In this way, when the engine speed enters the predetermined rotation speed range set higher than the synchro rotation speed from the high rotation speed side, shift set is started, and when the engine speed is lower than the synchro rotation speed, the engine Since the shift set is started when the rotation speed is increased and the rotation speed reaches the high speed range, even if there is a response delay due to signal processing time, valve response time, working fluid filling time, etc., problems caused by the delay can be avoided. By preventing gear noise and shock from occurring, smooth gear setting can be performed, and as a result, the durability of the transmission can be improved.

[Summary] As explained above, according to the present invention, smooth shift setting can be performed.
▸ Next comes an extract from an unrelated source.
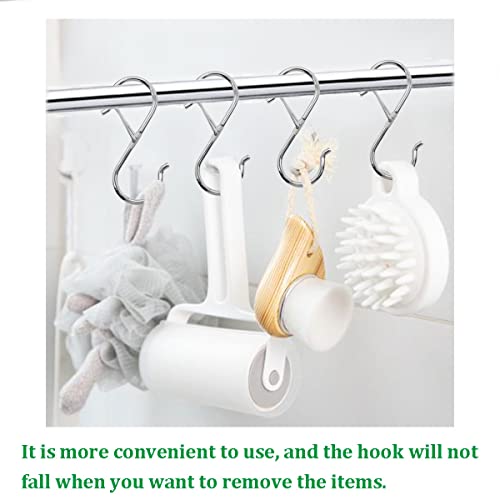 Seamaka 12 Pcs 3.5 Inch Silver S Hooks,Heavy Duty S Shaped Hooks For Hanging Rust-Proof S Hooks With Safety Buckle Design For Hanging Plants Coffee Cups Pots And Pans Clothes Bags In Kitchen Bathroom #TOP4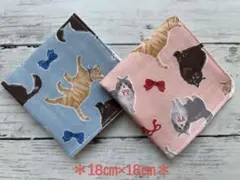 ダブルガーゼ＊ハンカチ＊ハンドメイド　ねこ　2枚セット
[Brief explanation of the drawing]

FIG. 1 is an overall configuration diagram showing an embodiment of the present invention;
Fig. 2 is a control block diagram, Fig. 3 is an explanatory diagram of the shift set area, Fig. 4 is a control flowchart,
Figure 5 is a control flowchart of the conventional device;
The figure is an explanatory diagram of the shift set area. ΔN1... Upper limit value of shift set area, ΔN2
... Lower limit value of shift set area, 32 ... Counter shaft rotation sensor, 33 ... Vehicle speed sensor, 4
0... Control unit, 41... Shift change control circuit, 42... Synchro determination circuit, 44... Accelerator control circuit, 51... Accelerator fully closed valve,
52...Accelerator fully open valve.

Claims (1)

[Scope of Claim for Utility Model Registration] In an automatic transmission device for a vehicle that is equipped with a control unit and that shifts to a shift gear that does not have a synchronized mesh mechanism when it is determined that the vehicle speed and engine rotation speed are synchronized, Rotation speed is synchronized rotation speed (Nsyc)
1. An automatic transmission for a vehicle, comprising a control unit 40 that starts a shift set when the rotation speed enters a predetermined rotation speed range set higher than the rotation speed.